Ter o seu sigilo bancário assim como o telefônico e fiscal, aliado a outros princípios de vida essenciais é direito básico assegurado na Constituição brasileira. O que aconteceu com o caseiro Francenildo é ilustrativo, emblemático. Com o fato, é de se questionar: qual o verdadeiro papel do Estado nisso tudo? Conclusão: é triste constatar que o cidadão está fadado ao descaso dos homens públicos diante dos mais elementares direitos fundamentais. Nesse confronto Estado versus cidadão, a luta “parece” ser desproporcional. Senão vejamos: o Estado se arma de Governo, Câmara dos Deputados, Senado Federal, Ministério Público e Judiciário, além dos Tribunais de Contas. E o cidadão? Quem está ao lado do cidadão para garantir seus direitos?

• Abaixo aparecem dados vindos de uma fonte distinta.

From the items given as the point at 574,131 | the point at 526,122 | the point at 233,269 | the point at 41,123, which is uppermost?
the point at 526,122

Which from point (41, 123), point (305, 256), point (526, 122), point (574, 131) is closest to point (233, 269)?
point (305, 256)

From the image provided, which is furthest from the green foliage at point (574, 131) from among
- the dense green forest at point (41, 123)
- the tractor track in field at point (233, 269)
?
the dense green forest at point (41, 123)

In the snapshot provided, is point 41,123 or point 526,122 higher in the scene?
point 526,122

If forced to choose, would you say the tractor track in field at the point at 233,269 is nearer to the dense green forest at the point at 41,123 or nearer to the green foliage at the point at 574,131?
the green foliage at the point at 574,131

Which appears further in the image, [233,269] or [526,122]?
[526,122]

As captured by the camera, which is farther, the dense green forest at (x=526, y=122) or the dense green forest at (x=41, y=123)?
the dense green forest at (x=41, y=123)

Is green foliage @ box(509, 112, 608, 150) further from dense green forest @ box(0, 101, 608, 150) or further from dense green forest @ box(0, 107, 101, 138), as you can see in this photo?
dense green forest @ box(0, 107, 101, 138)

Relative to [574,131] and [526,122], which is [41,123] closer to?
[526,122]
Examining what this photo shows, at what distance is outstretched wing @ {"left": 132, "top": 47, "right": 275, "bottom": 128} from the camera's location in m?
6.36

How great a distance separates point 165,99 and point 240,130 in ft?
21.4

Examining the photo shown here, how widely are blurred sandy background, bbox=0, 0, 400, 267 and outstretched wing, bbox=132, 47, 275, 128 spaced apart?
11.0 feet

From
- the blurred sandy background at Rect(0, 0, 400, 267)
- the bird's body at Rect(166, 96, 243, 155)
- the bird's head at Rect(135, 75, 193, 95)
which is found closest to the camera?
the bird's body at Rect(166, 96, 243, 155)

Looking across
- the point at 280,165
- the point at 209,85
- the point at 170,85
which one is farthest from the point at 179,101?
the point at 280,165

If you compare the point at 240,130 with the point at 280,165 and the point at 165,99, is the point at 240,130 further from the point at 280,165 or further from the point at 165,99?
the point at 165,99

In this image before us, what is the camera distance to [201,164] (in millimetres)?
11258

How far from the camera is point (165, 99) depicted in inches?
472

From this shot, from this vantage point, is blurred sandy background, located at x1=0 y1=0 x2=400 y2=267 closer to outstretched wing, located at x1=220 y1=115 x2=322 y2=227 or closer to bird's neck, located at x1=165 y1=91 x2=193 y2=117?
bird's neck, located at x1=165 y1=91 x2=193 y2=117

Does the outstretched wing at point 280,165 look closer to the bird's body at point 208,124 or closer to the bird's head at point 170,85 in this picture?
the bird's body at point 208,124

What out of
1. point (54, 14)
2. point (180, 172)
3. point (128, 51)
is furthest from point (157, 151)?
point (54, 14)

Não, senhores! Definitivamente, não! Não vamos tapar o sol com a peneira e achar que o Estado brasileiro hoje seja feito apenas para o povo. É triste constatar que o ranço da ditadura seja mais que um aspecto de um regime baseado nas armas.
Em verdade, o que se deu com Francenildo é mais ou menos o que ocorre diariamente com inúmeros cidadãos, que vêem seus direitos sendo violados com simples ordens judiciais ou mesmo uma ligação telefônica. Já denunciamos isso várias vezes e fomos mal interpretados. Já bradamos: os direitos fundamentais do cidadão estão sendo violados. Há tempos, nós, advogados, estamos catalogando sinais evidentes de desrespeito ao cidadão por parte do Estado. Ninguém se preocupou. E a prova está aí, de novo: o Estado agiu contra o cidadão.
E quando um cidadão por qualquer motivo que seja verdadeiro ou falso – acaba preso e lhe é negado o direito de ter um advogado antes de prestar qualquer informação à autoridade policial ou judiciária, estamos nada mais nada menos que tentando preservar direitos fundamentais. Sim, porque não estamos falando de um criminoso, mas de um cidadão que pode ser inocente. Aliás, há tempos que a chamada presunção da inocência deixou de ser praticada pelo Estado brasileiro. Quando gritamos, clamamos e insistimos em pedir pela preservação legal das prerrogativas da classe do advogado, numa luta quase inglória, estamos, a rigor, defendendo o direito fundamental do cidadão, violado pelo poder do Estado.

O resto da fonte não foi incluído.